4. Лишь на этой интеллектуально-просветительской подкладке могло случиться массовое возвращение к истокам римской юридической культуры. Но, что важнее и первичнее, – при наличии соответствующих социально-экономических причин, вызревании исторических условий и субъективных предпосылок. Все это счастливо сошлось в один узел в феодальной Европе XV–XVII веков. Старинное римское право в наилучшей мере способствовало развитию товарообмена и производства, объективно противостояло феодальной раздробленности и юридическому беспределу, давало королям готовый инструмент для установления режима абсолютной власти, из-за своей письменной формы выигрышно смотрелось в сравнении с обычаями кельтов и галлов[48]. Наконец, и это обстоятельство признается всеми, средиземноморские порядки на голову превосходили юридические правила средневековой Европы; разрыв был настолько зрим, что изумленные европейцы прозвали импортированный “продукт” писаным разумом (ratio scripta).
5. Наибольших размеров рецепирование достигло в Германии, властители которой считали себя правопреемниками некогда могучей Римской державы. Этому способствовала и идея национального единения страны. По статуту общеимперского суда (Reichskammer-gericht) в его состав включались только легисты (знатоки римского права), а его решения в первую очередь должны опираться на римское, а затем на национальное германское право. Вообще легисты оказались самыми деятельными и преданными помощниками королевской власти на пути к абсолютизму и общегосударственной законности. Это их усилиями цивилистические порядки римской эпохи были инкорпорированы в законы германских земель и дожили до нового времени – лишь в 1900 году Германия стала жить по собственному общеземельному Гражданскому уложению.

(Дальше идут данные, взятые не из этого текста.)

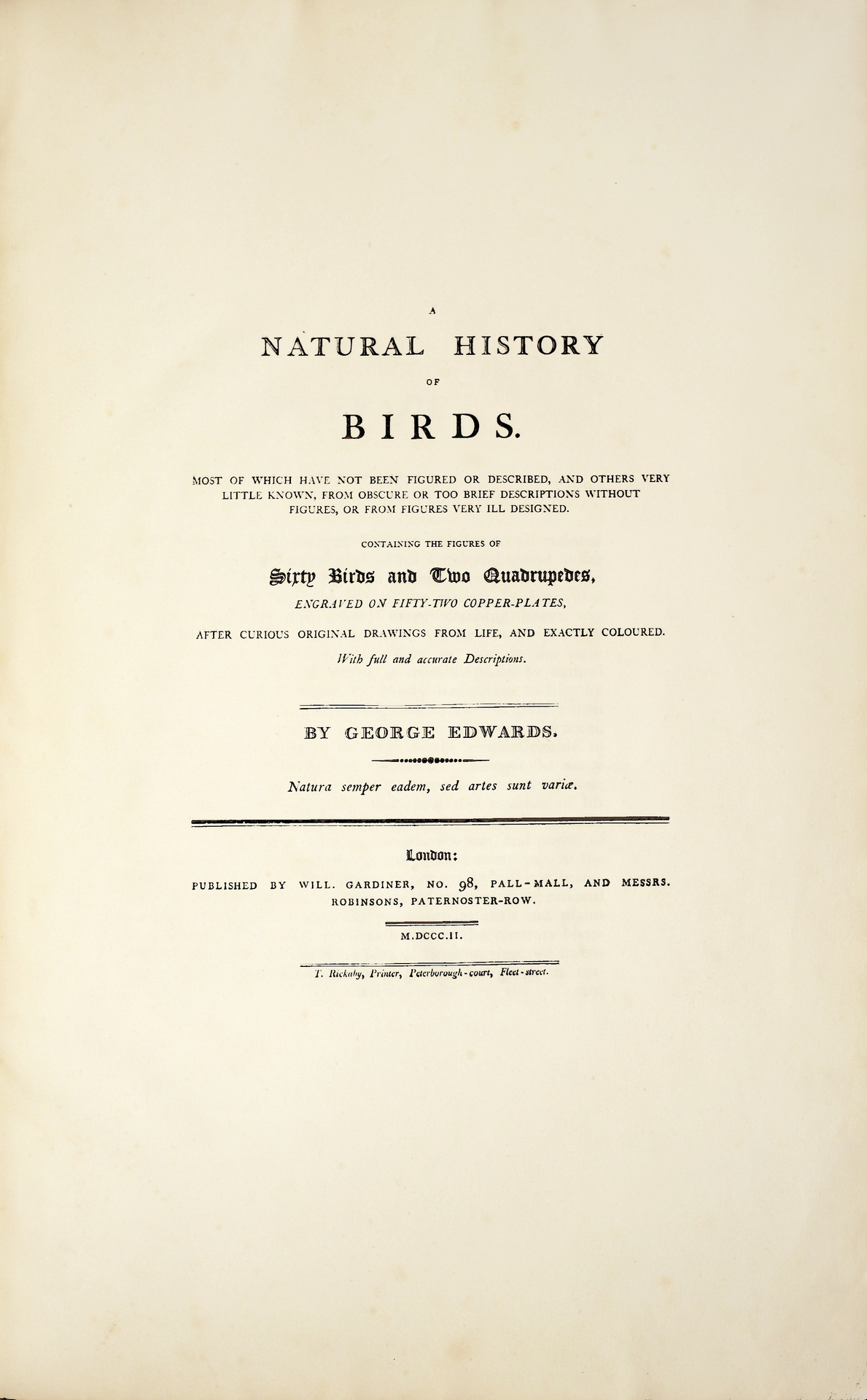 A

NATURAL HISTORY

OF

BIRDS.

MOST OF WHICH HAVE NOT BEEN FIGURED OR DESCRIBED, AND OTHERS VERY LITTLE KNOWN, FROM OBSCURE OR TOO BRIEF DESCRIPTIONS WITHOUT FIGURES, OR FROM FIGURES VERY ILL DESIGNED.

CONTAINING THE FIGURES OF

Sixty Birds and Two Quadrupedes,

ENGRAVED ON FIFTY-TWO COPPER-PLATES,

AFTER CURIOUS ORIGINAL DRAWINGS FROM LIFE, AND EXACTLY COLOURED.

With full and accurate Descriptions.

BY GEORGE EDWARDS.

Natura semper eadem, sed artes sunt variæ.

London:

PUBLISHED BY WILL. GARDINER, NO. 98, PALL-MALL, AND MESSRS. ROBINSONS, PATERNOSTER-ROW.

M.DCCC.II.

T. Rickaby, Printer, Peterborough-court, Fleet-street.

Разумеется, объемы заимствования отдельных отраслей римского права были различными: зависели и от востребованности, а еще больше – от уровня их первоначальной разработки на Аппенинах. Так повелось, что уголовному закону принадлежит здесь не первая роль. В большем почете заимствование брачно-семейных и гражданско-правовых нормативов. Вообще в мире существует какой-то непознанный патриотизм и исключительная национальная нетерпимость (автономность, самость) в карательных вопросах. Унификация проникает в эту область государственного управления в последнюю очередь и с большим трудом, оставляя профессионалам и любителям только возможности для сравнений. Да и сравнительное правоведение с его “сквозным характером” и ролью подготовительной стадии для унификации “пока в меньшей степени используется в публичном праве с его подвижными властными институтами и в большей мере – в частном праве с его диспозитивностью, равенством сторон и устойчивым сходством институтов” [39].
Раздел II
Рим – Русь: трансмиссия права?
Вы мало думаете об истории,а грифель ее и на вас поднят.П.А. Вяземский
Провидению было угодно так распорядиться, что основной, скорый и зримый юридический шлейф был отброшен Римом по ходу Солнца – на Запад. Восточная же ветвь с центром в Константинополе, как образно писал И.А.Покровский, якобы “была обречена на засыхание”[49]. Правда, эта культурная деградация, или усыхание, длилась, вопреки уничижительным эпитетам, без малого тысячу лет – от окончательного отторжения Италии лангобардами в 568 году до завоевания Константинополя турками-сельджуками в 1453 году.[50]
Ясно, что случайным такое долгожительство быть не могло. Лишь важные внутренние причины обеспечивают устойчивость государственного строя и государственных границ. И они были к моменту распада некогда могущественной империи разделены на восточную и западную части, а также сохранялись и множились. Византии осталось богатое юридическое наследство, переработанное к тому же на восточный лад; его можно считать важнейшим условием гражданского мира и государственного единения. А многовековое культурное лидерство Эллады в средиземноморском регионе способствовало добровольному принятию покровительства Константинополя со стороны многочисленных народов-соседей. Само государственное руководство Византии, большинство этнических групп на ее территории, духовенство однозначно ставили на первое место общинный, а не частный интерес.